As hard as it will be to be in the same room as that man, she knows she is luckier than most.

Which is why even after she recently moved to Arizona to care for her ailing mother, she vowed to continue the fight for those who know the pain of losing a loved one and for those who one day will, if Philadelphia doesn’t put more of its killers behind bars.

Graveside, she spoke to RJ: “Maybe if we would have gotten involved sooner, things would be different. Maybe you’d be more aware of the violence. Maybe you’d still be alive.”

Maybe if people understood how violence impacts everyone in this city more people would have joined her.

Tuesday evening, Sophia Fleming stood outside the Roundhouse with a sign that read: “Where is our justice.”

A few more years and the 2004 murder of Fleming’s 17-year-old son, Adam Hammer, will have gone unsolved longer than he was alive.

On the sidewalk outside her home sits a memorial set up by a mother whose son’s 2016 murder also remains unsolved.

Fleming stood next to Rosalind Pichardo, who held her own sign for her brother Alexander, whose 2012 murder is also unsolved.

Police Capt. Stephen Clark came out to talk to them. He promised to pass their information along to the homicide department and urged them to check out the website for unsolved murders, which the department launched last month.

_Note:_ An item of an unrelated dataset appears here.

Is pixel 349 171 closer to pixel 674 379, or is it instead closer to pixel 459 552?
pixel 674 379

» READ MORE: Philly’s new website for unsolved murders is a grim reminder of the deaths we don’t pay attention to | Mike Newall

The mothers who showed up were aware of the site, and hopeful that it meant more attention would be paid to solving murders in the city. But they wondered the same thing:

Why did it take so long? In fiscal year 2017, the homicide clearance rate in Philadelphia was 37 percent. In 2018, 47 percent. Of the 249 homicides in Philadelphia so far this year, 136 — 53.63 percent — were cleared, according to police. The numbers are going in the right direction, but they’re still lower than the national clearance rate.

Plenty of reason to be concerned, outraged even. To demand better. But only a handful of people showed on Tuesday.

With the amount of unsolved cases they should have wrapped around the Roundhouse several times.

Espinosa was disappointed. She had been planning and promoting this protest for months.

I wouldn’t have blamed her if she packed up and said she was done. Her son’s case had been solved, after all. But instead she reminded herself that sometimes even with the best of intentions, the weight of grief can immobilize you.

She also knows what everyone who skipped out on the protest should: that no one will speak louder on behalf of your loved ones than you. No one will fight harder. And nothing will change if you don’t show up and demand it.

Espinosa held out hope that more people would come on Wednesday, the National Day of Remembrance for Murder Victims, or Thursday.

She will be there both days at 4:30 p.m. Join her.